O Sr. Presidente: - Sr. Deputado, o Grupo Parlamentar do PSD tomou boa nota da sua interpelação.
Sr. Deputado Carlos Encarnação, tinha pedido a palavra também em jeito de interpelação à Mesa, não é verdade?

O Sr. Carlos Encarnação (PSD): - Sr. Presidente, é para fazer uma interpelação à Mesa nos mesmos termos da do Sr. Deputado Jorge Lacão.

O Sr. Presidente: - Faça favor, Sr. Deputado.

O Sr. Carlos Encarnação (PSD): - Sr. Presidente, é só para dizer que compreendo a intranquilidade do Sr. Deputado Jorge Lacão em relação a esta matéria.
Assim, faria um outro desafio ao Sr. Deputado, através da Mesa. Perguntaria ao Partido Socialista, através de V. Ex.ª, Sr. Presidente, para quando quer o PS agendar o início da revisão constitucional.

Vozes do PSD: - Muito bem!

O Orador: - Nessa altura precisa, estaremos dispostos a resolver e a discutir uma questão de regime como é a da regionalização.

Aplausos do PSD.

O Sr. Presidente: - Sr. Deputado Carlos Encarnação, quem devolve o eco são as paredes! Eu ainda não sou uma parede! Não me leve a mal, mas o Sr. Deputado Jorge Lacão ouviu perfeitamente o que disse, portanto, tem a palavra para responder, em jeito de interpelação.

O Sr. Jorge Lacão (PS): - Muito obrigado, Sr. Presidente.
Para o Partido Socialista, a partir do momento em que, sem nenhuma reserva mental, aprovámos no Plenário da Assembleia da República a criação da Comissão Eventual para a Revisão Constitucional, esse processo, politicamente, já teve o seu início. E o que esperamos é que nenhum partido utilize a revisão constitucional, essencial à modernização do sistema político, como uma arma de chantagem para encobrir a sua incapacidade de responder às reformas imprescindíveis para Portugal e para os portugueses.

Aplausos do PS.

O Sr. Carlos Encarnação (PSD): - Sr. Presidente, peço a palavra.

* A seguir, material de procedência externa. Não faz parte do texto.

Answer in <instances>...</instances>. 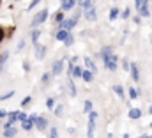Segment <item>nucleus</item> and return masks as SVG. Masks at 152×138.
I'll use <instances>...</instances> for the list:
<instances>
[{
	"label": "nucleus",
	"mask_w": 152,
	"mask_h": 138,
	"mask_svg": "<svg viewBox=\"0 0 152 138\" xmlns=\"http://www.w3.org/2000/svg\"><path fill=\"white\" fill-rule=\"evenodd\" d=\"M30 37H32V43L36 44V43L39 41V37H41V30H36V29H34V30H32V35H30Z\"/></svg>",
	"instance_id": "4be33fe9"
},
{
	"label": "nucleus",
	"mask_w": 152,
	"mask_h": 138,
	"mask_svg": "<svg viewBox=\"0 0 152 138\" xmlns=\"http://www.w3.org/2000/svg\"><path fill=\"white\" fill-rule=\"evenodd\" d=\"M76 5V0H62V9L60 11H71L75 9Z\"/></svg>",
	"instance_id": "9d476101"
},
{
	"label": "nucleus",
	"mask_w": 152,
	"mask_h": 138,
	"mask_svg": "<svg viewBox=\"0 0 152 138\" xmlns=\"http://www.w3.org/2000/svg\"><path fill=\"white\" fill-rule=\"evenodd\" d=\"M67 35H69V32H67V30H62V29H60V30L55 34V37H57V41H62V43H64Z\"/></svg>",
	"instance_id": "4468645a"
},
{
	"label": "nucleus",
	"mask_w": 152,
	"mask_h": 138,
	"mask_svg": "<svg viewBox=\"0 0 152 138\" xmlns=\"http://www.w3.org/2000/svg\"><path fill=\"white\" fill-rule=\"evenodd\" d=\"M62 71H64V60H57L55 64H53V76H58V74H62Z\"/></svg>",
	"instance_id": "1a4fd4ad"
},
{
	"label": "nucleus",
	"mask_w": 152,
	"mask_h": 138,
	"mask_svg": "<svg viewBox=\"0 0 152 138\" xmlns=\"http://www.w3.org/2000/svg\"><path fill=\"white\" fill-rule=\"evenodd\" d=\"M149 113H151V115H152V104H151V106H149Z\"/></svg>",
	"instance_id": "c03bdc74"
},
{
	"label": "nucleus",
	"mask_w": 152,
	"mask_h": 138,
	"mask_svg": "<svg viewBox=\"0 0 152 138\" xmlns=\"http://www.w3.org/2000/svg\"><path fill=\"white\" fill-rule=\"evenodd\" d=\"M81 78L88 83V81H92V78H94V74L90 73V71H81Z\"/></svg>",
	"instance_id": "f3484780"
},
{
	"label": "nucleus",
	"mask_w": 152,
	"mask_h": 138,
	"mask_svg": "<svg viewBox=\"0 0 152 138\" xmlns=\"http://www.w3.org/2000/svg\"><path fill=\"white\" fill-rule=\"evenodd\" d=\"M149 4V0H134V7L136 9H140V7H143V5H147Z\"/></svg>",
	"instance_id": "393cba45"
},
{
	"label": "nucleus",
	"mask_w": 152,
	"mask_h": 138,
	"mask_svg": "<svg viewBox=\"0 0 152 138\" xmlns=\"http://www.w3.org/2000/svg\"><path fill=\"white\" fill-rule=\"evenodd\" d=\"M129 71H131V76H133V80H134V81H138V80H140L138 66H136V64H131V66H129Z\"/></svg>",
	"instance_id": "9b49d317"
},
{
	"label": "nucleus",
	"mask_w": 152,
	"mask_h": 138,
	"mask_svg": "<svg viewBox=\"0 0 152 138\" xmlns=\"http://www.w3.org/2000/svg\"><path fill=\"white\" fill-rule=\"evenodd\" d=\"M113 92L118 96V98H124V89L120 85H113Z\"/></svg>",
	"instance_id": "412c9836"
},
{
	"label": "nucleus",
	"mask_w": 152,
	"mask_h": 138,
	"mask_svg": "<svg viewBox=\"0 0 152 138\" xmlns=\"http://www.w3.org/2000/svg\"><path fill=\"white\" fill-rule=\"evenodd\" d=\"M44 55H46V46L36 43V59H37V60H42V59H44Z\"/></svg>",
	"instance_id": "423d86ee"
},
{
	"label": "nucleus",
	"mask_w": 152,
	"mask_h": 138,
	"mask_svg": "<svg viewBox=\"0 0 152 138\" xmlns=\"http://www.w3.org/2000/svg\"><path fill=\"white\" fill-rule=\"evenodd\" d=\"M62 112H64V108H62V104H58V106L55 108V115H57V117H60V115H62Z\"/></svg>",
	"instance_id": "473e14b6"
},
{
	"label": "nucleus",
	"mask_w": 152,
	"mask_h": 138,
	"mask_svg": "<svg viewBox=\"0 0 152 138\" xmlns=\"http://www.w3.org/2000/svg\"><path fill=\"white\" fill-rule=\"evenodd\" d=\"M46 18H48V9L39 11L37 14L34 16V20L30 21V27L34 29V27H37V25H41V23H44V21H46Z\"/></svg>",
	"instance_id": "f03ea898"
},
{
	"label": "nucleus",
	"mask_w": 152,
	"mask_h": 138,
	"mask_svg": "<svg viewBox=\"0 0 152 138\" xmlns=\"http://www.w3.org/2000/svg\"><path fill=\"white\" fill-rule=\"evenodd\" d=\"M21 128H23L25 131H28V129H32V128H34V124H32V122H30L28 119H25V120L21 122Z\"/></svg>",
	"instance_id": "6ab92c4d"
},
{
	"label": "nucleus",
	"mask_w": 152,
	"mask_h": 138,
	"mask_svg": "<svg viewBox=\"0 0 152 138\" xmlns=\"http://www.w3.org/2000/svg\"><path fill=\"white\" fill-rule=\"evenodd\" d=\"M76 4H78L80 7H85V9H87V7L92 5V0H76Z\"/></svg>",
	"instance_id": "aec40b11"
},
{
	"label": "nucleus",
	"mask_w": 152,
	"mask_h": 138,
	"mask_svg": "<svg viewBox=\"0 0 152 138\" xmlns=\"http://www.w3.org/2000/svg\"><path fill=\"white\" fill-rule=\"evenodd\" d=\"M11 96H12V92H7V94H2V96H0V99L4 101V99H7V98H11Z\"/></svg>",
	"instance_id": "ea45409f"
},
{
	"label": "nucleus",
	"mask_w": 152,
	"mask_h": 138,
	"mask_svg": "<svg viewBox=\"0 0 152 138\" xmlns=\"http://www.w3.org/2000/svg\"><path fill=\"white\" fill-rule=\"evenodd\" d=\"M96 119H97V113L92 110V112L88 113V122H94V124H96Z\"/></svg>",
	"instance_id": "7c9ffc66"
},
{
	"label": "nucleus",
	"mask_w": 152,
	"mask_h": 138,
	"mask_svg": "<svg viewBox=\"0 0 152 138\" xmlns=\"http://www.w3.org/2000/svg\"><path fill=\"white\" fill-rule=\"evenodd\" d=\"M48 138H58V131H57V128H51V129H50Z\"/></svg>",
	"instance_id": "bb28decb"
},
{
	"label": "nucleus",
	"mask_w": 152,
	"mask_h": 138,
	"mask_svg": "<svg viewBox=\"0 0 152 138\" xmlns=\"http://www.w3.org/2000/svg\"><path fill=\"white\" fill-rule=\"evenodd\" d=\"M46 106H48V110H51V108L55 106V99H53V98H48V99H46Z\"/></svg>",
	"instance_id": "2f4dec72"
},
{
	"label": "nucleus",
	"mask_w": 152,
	"mask_h": 138,
	"mask_svg": "<svg viewBox=\"0 0 152 138\" xmlns=\"http://www.w3.org/2000/svg\"><path fill=\"white\" fill-rule=\"evenodd\" d=\"M145 137H147V135H142V137H140V138H145Z\"/></svg>",
	"instance_id": "a18cd8bd"
},
{
	"label": "nucleus",
	"mask_w": 152,
	"mask_h": 138,
	"mask_svg": "<svg viewBox=\"0 0 152 138\" xmlns=\"http://www.w3.org/2000/svg\"><path fill=\"white\" fill-rule=\"evenodd\" d=\"M4 37H5V32H4V30H2V29H0V43H2V41H4Z\"/></svg>",
	"instance_id": "a19ab883"
},
{
	"label": "nucleus",
	"mask_w": 152,
	"mask_h": 138,
	"mask_svg": "<svg viewBox=\"0 0 152 138\" xmlns=\"http://www.w3.org/2000/svg\"><path fill=\"white\" fill-rule=\"evenodd\" d=\"M101 57H103V62H104V68L106 69H110V71H115V69H117L118 59H117V55L112 53V48H110V46H104V48H103Z\"/></svg>",
	"instance_id": "f257e3e1"
},
{
	"label": "nucleus",
	"mask_w": 152,
	"mask_h": 138,
	"mask_svg": "<svg viewBox=\"0 0 152 138\" xmlns=\"http://www.w3.org/2000/svg\"><path fill=\"white\" fill-rule=\"evenodd\" d=\"M85 18H87L88 21H96V20H97V11H96L94 5H90V7L85 9Z\"/></svg>",
	"instance_id": "20e7f679"
},
{
	"label": "nucleus",
	"mask_w": 152,
	"mask_h": 138,
	"mask_svg": "<svg viewBox=\"0 0 152 138\" xmlns=\"http://www.w3.org/2000/svg\"><path fill=\"white\" fill-rule=\"evenodd\" d=\"M138 11V14H140V18H147L149 16V7L147 5H143V7H140V9H136Z\"/></svg>",
	"instance_id": "dca6fc26"
},
{
	"label": "nucleus",
	"mask_w": 152,
	"mask_h": 138,
	"mask_svg": "<svg viewBox=\"0 0 152 138\" xmlns=\"http://www.w3.org/2000/svg\"><path fill=\"white\" fill-rule=\"evenodd\" d=\"M151 128H152V122H151Z\"/></svg>",
	"instance_id": "de8ad7c7"
},
{
	"label": "nucleus",
	"mask_w": 152,
	"mask_h": 138,
	"mask_svg": "<svg viewBox=\"0 0 152 138\" xmlns=\"http://www.w3.org/2000/svg\"><path fill=\"white\" fill-rule=\"evenodd\" d=\"M129 66H131V64H129V60H126V59H124V60H122V68H124V69H129Z\"/></svg>",
	"instance_id": "58836bf2"
},
{
	"label": "nucleus",
	"mask_w": 152,
	"mask_h": 138,
	"mask_svg": "<svg viewBox=\"0 0 152 138\" xmlns=\"http://www.w3.org/2000/svg\"><path fill=\"white\" fill-rule=\"evenodd\" d=\"M80 14H81V11H80V9H76V11H75V14H73V20H75V21H78Z\"/></svg>",
	"instance_id": "e433bc0d"
},
{
	"label": "nucleus",
	"mask_w": 152,
	"mask_h": 138,
	"mask_svg": "<svg viewBox=\"0 0 152 138\" xmlns=\"http://www.w3.org/2000/svg\"><path fill=\"white\" fill-rule=\"evenodd\" d=\"M75 25H76V21L73 20V18H67V20L64 18V20H62V23H60V29H62V30H67V32H69V30H71V29H73Z\"/></svg>",
	"instance_id": "39448f33"
},
{
	"label": "nucleus",
	"mask_w": 152,
	"mask_h": 138,
	"mask_svg": "<svg viewBox=\"0 0 152 138\" xmlns=\"http://www.w3.org/2000/svg\"><path fill=\"white\" fill-rule=\"evenodd\" d=\"M67 87H69V94H71V96L75 98L76 94H78V90H76V85L73 83V80H71V78L67 80Z\"/></svg>",
	"instance_id": "2eb2a0df"
},
{
	"label": "nucleus",
	"mask_w": 152,
	"mask_h": 138,
	"mask_svg": "<svg viewBox=\"0 0 152 138\" xmlns=\"http://www.w3.org/2000/svg\"><path fill=\"white\" fill-rule=\"evenodd\" d=\"M129 98H131V99H136V98H138V90L131 87V89H129Z\"/></svg>",
	"instance_id": "c756f323"
},
{
	"label": "nucleus",
	"mask_w": 152,
	"mask_h": 138,
	"mask_svg": "<svg viewBox=\"0 0 152 138\" xmlns=\"http://www.w3.org/2000/svg\"><path fill=\"white\" fill-rule=\"evenodd\" d=\"M16 133H18V128H14V126H11V128H5V129H4V137H5V138L14 137Z\"/></svg>",
	"instance_id": "ddd939ff"
},
{
	"label": "nucleus",
	"mask_w": 152,
	"mask_h": 138,
	"mask_svg": "<svg viewBox=\"0 0 152 138\" xmlns=\"http://www.w3.org/2000/svg\"><path fill=\"white\" fill-rule=\"evenodd\" d=\"M83 110H85V113H90V112H92V101H90V99H88V101H85Z\"/></svg>",
	"instance_id": "a878e982"
},
{
	"label": "nucleus",
	"mask_w": 152,
	"mask_h": 138,
	"mask_svg": "<svg viewBox=\"0 0 152 138\" xmlns=\"http://www.w3.org/2000/svg\"><path fill=\"white\" fill-rule=\"evenodd\" d=\"M2 117H7V112H5V110H0V119H2Z\"/></svg>",
	"instance_id": "79ce46f5"
},
{
	"label": "nucleus",
	"mask_w": 152,
	"mask_h": 138,
	"mask_svg": "<svg viewBox=\"0 0 152 138\" xmlns=\"http://www.w3.org/2000/svg\"><path fill=\"white\" fill-rule=\"evenodd\" d=\"M39 2H41V0H32V2H30V5H28V11H32V9H34V7L37 5Z\"/></svg>",
	"instance_id": "c9c22d12"
},
{
	"label": "nucleus",
	"mask_w": 152,
	"mask_h": 138,
	"mask_svg": "<svg viewBox=\"0 0 152 138\" xmlns=\"http://www.w3.org/2000/svg\"><path fill=\"white\" fill-rule=\"evenodd\" d=\"M36 128H37L39 131H44L46 128H48V120H46V117H41L39 115L37 117V120H36V124H34Z\"/></svg>",
	"instance_id": "0eeeda50"
},
{
	"label": "nucleus",
	"mask_w": 152,
	"mask_h": 138,
	"mask_svg": "<svg viewBox=\"0 0 152 138\" xmlns=\"http://www.w3.org/2000/svg\"><path fill=\"white\" fill-rule=\"evenodd\" d=\"M94 129H96V124L88 122V128H87V137L88 138H94Z\"/></svg>",
	"instance_id": "a211bd4d"
},
{
	"label": "nucleus",
	"mask_w": 152,
	"mask_h": 138,
	"mask_svg": "<svg viewBox=\"0 0 152 138\" xmlns=\"http://www.w3.org/2000/svg\"><path fill=\"white\" fill-rule=\"evenodd\" d=\"M73 43H75V37H73V35L69 34L67 37H66V41H64V44H66V46H73Z\"/></svg>",
	"instance_id": "cd10ccee"
},
{
	"label": "nucleus",
	"mask_w": 152,
	"mask_h": 138,
	"mask_svg": "<svg viewBox=\"0 0 152 138\" xmlns=\"http://www.w3.org/2000/svg\"><path fill=\"white\" fill-rule=\"evenodd\" d=\"M37 113H32V115H30V117H28V120H30V122H32V124H36V120H37Z\"/></svg>",
	"instance_id": "f704fd0d"
},
{
	"label": "nucleus",
	"mask_w": 152,
	"mask_h": 138,
	"mask_svg": "<svg viewBox=\"0 0 152 138\" xmlns=\"http://www.w3.org/2000/svg\"><path fill=\"white\" fill-rule=\"evenodd\" d=\"M7 115H9V122H16V120L23 122V120L27 119V115H25L23 112H11V113H7Z\"/></svg>",
	"instance_id": "7ed1b4c3"
},
{
	"label": "nucleus",
	"mask_w": 152,
	"mask_h": 138,
	"mask_svg": "<svg viewBox=\"0 0 152 138\" xmlns=\"http://www.w3.org/2000/svg\"><path fill=\"white\" fill-rule=\"evenodd\" d=\"M57 23H62V20H64V11H58L57 14H55V18H53Z\"/></svg>",
	"instance_id": "5701e85b"
},
{
	"label": "nucleus",
	"mask_w": 152,
	"mask_h": 138,
	"mask_svg": "<svg viewBox=\"0 0 152 138\" xmlns=\"http://www.w3.org/2000/svg\"><path fill=\"white\" fill-rule=\"evenodd\" d=\"M23 68H25V71H28V69H30V64H28V62H25V64H23Z\"/></svg>",
	"instance_id": "37998d69"
},
{
	"label": "nucleus",
	"mask_w": 152,
	"mask_h": 138,
	"mask_svg": "<svg viewBox=\"0 0 152 138\" xmlns=\"http://www.w3.org/2000/svg\"><path fill=\"white\" fill-rule=\"evenodd\" d=\"M117 18H118V9L113 7V9L110 11V20H117Z\"/></svg>",
	"instance_id": "c85d7f7f"
},
{
	"label": "nucleus",
	"mask_w": 152,
	"mask_h": 138,
	"mask_svg": "<svg viewBox=\"0 0 152 138\" xmlns=\"http://www.w3.org/2000/svg\"><path fill=\"white\" fill-rule=\"evenodd\" d=\"M51 78H53V74H51V73H44V74H42V83H50V81H51Z\"/></svg>",
	"instance_id": "b1692460"
},
{
	"label": "nucleus",
	"mask_w": 152,
	"mask_h": 138,
	"mask_svg": "<svg viewBox=\"0 0 152 138\" xmlns=\"http://www.w3.org/2000/svg\"><path fill=\"white\" fill-rule=\"evenodd\" d=\"M83 60H85V66H87V71H90L92 74H96V73H97V68H96V64H94V60H92L90 57H85Z\"/></svg>",
	"instance_id": "6e6552de"
},
{
	"label": "nucleus",
	"mask_w": 152,
	"mask_h": 138,
	"mask_svg": "<svg viewBox=\"0 0 152 138\" xmlns=\"http://www.w3.org/2000/svg\"><path fill=\"white\" fill-rule=\"evenodd\" d=\"M30 101H32V98H30V96H27V98L21 101V106H28V104H30Z\"/></svg>",
	"instance_id": "72a5a7b5"
},
{
	"label": "nucleus",
	"mask_w": 152,
	"mask_h": 138,
	"mask_svg": "<svg viewBox=\"0 0 152 138\" xmlns=\"http://www.w3.org/2000/svg\"><path fill=\"white\" fill-rule=\"evenodd\" d=\"M145 138H152V137H145Z\"/></svg>",
	"instance_id": "49530a36"
},
{
	"label": "nucleus",
	"mask_w": 152,
	"mask_h": 138,
	"mask_svg": "<svg viewBox=\"0 0 152 138\" xmlns=\"http://www.w3.org/2000/svg\"><path fill=\"white\" fill-rule=\"evenodd\" d=\"M129 14H131V11H129V9H124V12H122V18L126 20V18H129Z\"/></svg>",
	"instance_id": "4c0bfd02"
},
{
	"label": "nucleus",
	"mask_w": 152,
	"mask_h": 138,
	"mask_svg": "<svg viewBox=\"0 0 152 138\" xmlns=\"http://www.w3.org/2000/svg\"><path fill=\"white\" fill-rule=\"evenodd\" d=\"M140 117H142V110H140V108H131V110H129V119L136 120V119H140Z\"/></svg>",
	"instance_id": "f8f14e48"
}]
</instances>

O Sr. Presidente: - Srs. Deputados, tenham paciência, mas acabou o uso de palavra cem jeito de". Isto é, não podemos continuar a fazer interpelações que não o são.
Vou dar um esclarecimento aos Srs. Deputados, pois também não sou totalmente alheio ao problema da iniciativa de pôr a funcionar a Comissão Eventual para a Revisão Constitucional. Hoje, em sede conferência de lideres, vamos fixar a data até à qual os grupos parlamentares me indicarão os seus respectivos representantes na Comissão, após o que darei imediatamente posse à mesma e convocarei uma reunião para escolher o seu presidente e os membros da sua direcção. A partir daí, compete à Comissão fixar o ritmo dos trabalhos pois já nada terei a ver com isso.

O Sr. Carlos Encarnação (PSD): - Sr. Presidente, peço a palavra.

O Sr. Presidente: - Sr. Deputado, é novamente em jeito de interpelação? É que não podemos desvirtuar esta figura regimental...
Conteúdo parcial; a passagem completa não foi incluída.